Rachel is very sweet and has grown up right before our very eyes. She loves animals and has every type of stuffed animal known to man. She loves to play with Isaac and Brianna and Seth and they all adore her. They even start talking like her if they get to spend any amount of time with her. We have really missed the Ogan's since their big move to Utah but are greatful that they were out here to visit for her birthday so we got to go to Toppers and celebrate with the family.

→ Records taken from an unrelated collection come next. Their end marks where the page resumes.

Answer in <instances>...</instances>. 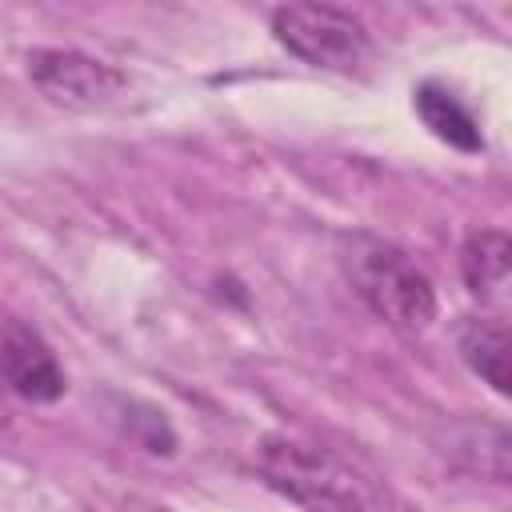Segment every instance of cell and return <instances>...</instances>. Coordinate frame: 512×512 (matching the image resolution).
<instances>
[{
    "mask_svg": "<svg viewBox=\"0 0 512 512\" xmlns=\"http://www.w3.org/2000/svg\"><path fill=\"white\" fill-rule=\"evenodd\" d=\"M340 264L356 296L396 332H424L436 320V288L416 260L372 232H352L340 244Z\"/></svg>",
    "mask_w": 512,
    "mask_h": 512,
    "instance_id": "cell-1",
    "label": "cell"
},
{
    "mask_svg": "<svg viewBox=\"0 0 512 512\" xmlns=\"http://www.w3.org/2000/svg\"><path fill=\"white\" fill-rule=\"evenodd\" d=\"M256 468L264 484L304 512H368L364 480L328 448L272 432L256 448Z\"/></svg>",
    "mask_w": 512,
    "mask_h": 512,
    "instance_id": "cell-2",
    "label": "cell"
},
{
    "mask_svg": "<svg viewBox=\"0 0 512 512\" xmlns=\"http://www.w3.org/2000/svg\"><path fill=\"white\" fill-rule=\"evenodd\" d=\"M272 36L304 64L328 72H352L368 60V28L332 4H284L272 12Z\"/></svg>",
    "mask_w": 512,
    "mask_h": 512,
    "instance_id": "cell-3",
    "label": "cell"
},
{
    "mask_svg": "<svg viewBox=\"0 0 512 512\" xmlns=\"http://www.w3.org/2000/svg\"><path fill=\"white\" fill-rule=\"evenodd\" d=\"M28 80L60 108H104L124 92V72L112 64L76 52V48H36L28 52Z\"/></svg>",
    "mask_w": 512,
    "mask_h": 512,
    "instance_id": "cell-4",
    "label": "cell"
},
{
    "mask_svg": "<svg viewBox=\"0 0 512 512\" xmlns=\"http://www.w3.org/2000/svg\"><path fill=\"white\" fill-rule=\"evenodd\" d=\"M0 384L32 404H52L68 388L56 352L20 320L0 328Z\"/></svg>",
    "mask_w": 512,
    "mask_h": 512,
    "instance_id": "cell-5",
    "label": "cell"
},
{
    "mask_svg": "<svg viewBox=\"0 0 512 512\" xmlns=\"http://www.w3.org/2000/svg\"><path fill=\"white\" fill-rule=\"evenodd\" d=\"M412 104H416V116L424 120V128L436 140H444L448 148H460V152H484V132H480L476 116L444 84H436V80L420 84Z\"/></svg>",
    "mask_w": 512,
    "mask_h": 512,
    "instance_id": "cell-6",
    "label": "cell"
},
{
    "mask_svg": "<svg viewBox=\"0 0 512 512\" xmlns=\"http://www.w3.org/2000/svg\"><path fill=\"white\" fill-rule=\"evenodd\" d=\"M508 268H512V244L500 228H480L464 240L460 248V272L472 296L480 300H500L508 288Z\"/></svg>",
    "mask_w": 512,
    "mask_h": 512,
    "instance_id": "cell-7",
    "label": "cell"
},
{
    "mask_svg": "<svg viewBox=\"0 0 512 512\" xmlns=\"http://www.w3.org/2000/svg\"><path fill=\"white\" fill-rule=\"evenodd\" d=\"M456 348L464 356V364L484 380L492 384V392H508L512 376H508V328L500 320H480V316H468L460 328H456Z\"/></svg>",
    "mask_w": 512,
    "mask_h": 512,
    "instance_id": "cell-8",
    "label": "cell"
},
{
    "mask_svg": "<svg viewBox=\"0 0 512 512\" xmlns=\"http://www.w3.org/2000/svg\"><path fill=\"white\" fill-rule=\"evenodd\" d=\"M12 428V404H8V388L0 384V436Z\"/></svg>",
    "mask_w": 512,
    "mask_h": 512,
    "instance_id": "cell-9",
    "label": "cell"
}]
</instances>
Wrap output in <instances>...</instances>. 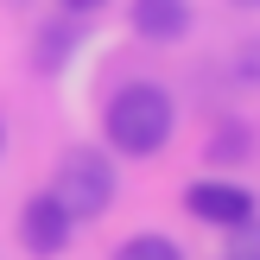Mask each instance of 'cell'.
<instances>
[{"instance_id":"9","label":"cell","mask_w":260,"mask_h":260,"mask_svg":"<svg viewBox=\"0 0 260 260\" xmlns=\"http://www.w3.org/2000/svg\"><path fill=\"white\" fill-rule=\"evenodd\" d=\"M229 260H260V216L235 229V241H229Z\"/></svg>"},{"instance_id":"4","label":"cell","mask_w":260,"mask_h":260,"mask_svg":"<svg viewBox=\"0 0 260 260\" xmlns=\"http://www.w3.org/2000/svg\"><path fill=\"white\" fill-rule=\"evenodd\" d=\"M19 241H25V254L51 260V254H63V248L76 241V216L63 210L51 190H38V197L19 203Z\"/></svg>"},{"instance_id":"3","label":"cell","mask_w":260,"mask_h":260,"mask_svg":"<svg viewBox=\"0 0 260 260\" xmlns=\"http://www.w3.org/2000/svg\"><path fill=\"white\" fill-rule=\"evenodd\" d=\"M184 210L197 216V222L229 229V235H235L241 222H254V190L235 184V178H197V184L184 190Z\"/></svg>"},{"instance_id":"6","label":"cell","mask_w":260,"mask_h":260,"mask_svg":"<svg viewBox=\"0 0 260 260\" xmlns=\"http://www.w3.org/2000/svg\"><path fill=\"white\" fill-rule=\"evenodd\" d=\"M76 38H83V25H76L70 13H63V19H51L45 32H38V51H32V63H38V70L51 76V70H57V63H63V57L76 51Z\"/></svg>"},{"instance_id":"8","label":"cell","mask_w":260,"mask_h":260,"mask_svg":"<svg viewBox=\"0 0 260 260\" xmlns=\"http://www.w3.org/2000/svg\"><path fill=\"white\" fill-rule=\"evenodd\" d=\"M229 76L248 83V89H260V45H241L235 57H229Z\"/></svg>"},{"instance_id":"11","label":"cell","mask_w":260,"mask_h":260,"mask_svg":"<svg viewBox=\"0 0 260 260\" xmlns=\"http://www.w3.org/2000/svg\"><path fill=\"white\" fill-rule=\"evenodd\" d=\"M235 7H241V13H260V0H235Z\"/></svg>"},{"instance_id":"2","label":"cell","mask_w":260,"mask_h":260,"mask_svg":"<svg viewBox=\"0 0 260 260\" xmlns=\"http://www.w3.org/2000/svg\"><path fill=\"white\" fill-rule=\"evenodd\" d=\"M51 197H57L76 222H95V216L114 203V165H108V152H95V146H70V152L57 159Z\"/></svg>"},{"instance_id":"1","label":"cell","mask_w":260,"mask_h":260,"mask_svg":"<svg viewBox=\"0 0 260 260\" xmlns=\"http://www.w3.org/2000/svg\"><path fill=\"white\" fill-rule=\"evenodd\" d=\"M172 127H178V108H172V95H165L159 83L114 89L108 114H102V134H108V146L121 152V159H152V152L172 140Z\"/></svg>"},{"instance_id":"5","label":"cell","mask_w":260,"mask_h":260,"mask_svg":"<svg viewBox=\"0 0 260 260\" xmlns=\"http://www.w3.org/2000/svg\"><path fill=\"white\" fill-rule=\"evenodd\" d=\"M190 0H134L127 7V25H134V38H146V45H178V38L190 32Z\"/></svg>"},{"instance_id":"7","label":"cell","mask_w":260,"mask_h":260,"mask_svg":"<svg viewBox=\"0 0 260 260\" xmlns=\"http://www.w3.org/2000/svg\"><path fill=\"white\" fill-rule=\"evenodd\" d=\"M114 260H184V254H178V241H165V235H134V241L114 248Z\"/></svg>"},{"instance_id":"12","label":"cell","mask_w":260,"mask_h":260,"mask_svg":"<svg viewBox=\"0 0 260 260\" xmlns=\"http://www.w3.org/2000/svg\"><path fill=\"white\" fill-rule=\"evenodd\" d=\"M0 152H7V121H0Z\"/></svg>"},{"instance_id":"10","label":"cell","mask_w":260,"mask_h":260,"mask_svg":"<svg viewBox=\"0 0 260 260\" xmlns=\"http://www.w3.org/2000/svg\"><path fill=\"white\" fill-rule=\"evenodd\" d=\"M63 13H70V19H83V13H95V7H108V0H57Z\"/></svg>"}]
</instances>
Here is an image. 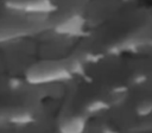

Jacob is 10 I can hardly believe it. He reads faster than me we were racing to see who could read Breaking Dawn faster and he won What was I thinking racing a with a 10 year old that doesn't have any other responsibilities than to take care of himself? Duh!!! Jacob is a good cousin and friend to all of my children. He is very smart and likes to hang out at Grandma's house. When Jacob was little he and Abe liked to chase me around and pinch my behind. I don't know why my behind is such a good target (yeah right) anyways once we were in the mall and Jacob went up to the counter and grabbed this girls behind she turned around and Jacob was in shock she was appauled and I laughed so hard. I think I was grateful that her butt was mistaken for mine because hers was much smaller and the pinching died down a bit after that.
November has been absolutely incredible weather I'd say 80's or higher mostly. In fact I even got to take Isaac, Bree, and Seth swimming a couple of times. No fun when you thought swimming suit season was gone but I sucked it up cause the kids love to swim so much. Well my friend Jody wanted to get married before Thanksgiving. I love Jody and really credit her for sparking my interest in Rob. Rob and I were running together, (he was running to get in shape for soccer) or that is what he says anyways. Jody started running with us as well. We became kinda of a trio since we all went to CSUN at the time. After a few monthes of running together Jody said would you ever kiss Rob I thought about it and said no. She said I asked him if he would kiss you and he said your totally out of his league. I was completely taken back. He felt like that about me. My whole perception changed and I started to see him differently. If you know Rob you know that his presentation is not as strong as his being. He is so much more than he would let anyone see. He is truely one of the most humble people in my life. Tauni had also asked me if I would date him and I said no he is like a brother. Interesting how that friendship between us evolved into so much more. Well I adore Jody she has always been a really good friend to me. Dawn Jody's sister called and said they were predicting rain for Jody's wedding (CRAZY!@!@#@#) how?? the weather was just beautiful. Jody was getting married in Dawn's backyard which is absolutely beautiful but rain. Well easy ups were the only solution. So I worked all night Tuesday night went to pickup the activity day girls Wednesday morning for a kidnap breakfast and then spent all day in the rain on Wednesday decorating for Jody's Wedding. Dawn was amazing it looked great despite the obstacles that she had to counter act. Jody's wedding was simple and beautiful. She is now a wife and a mother. Lucky she scored three precious little girls. I am so happy for her.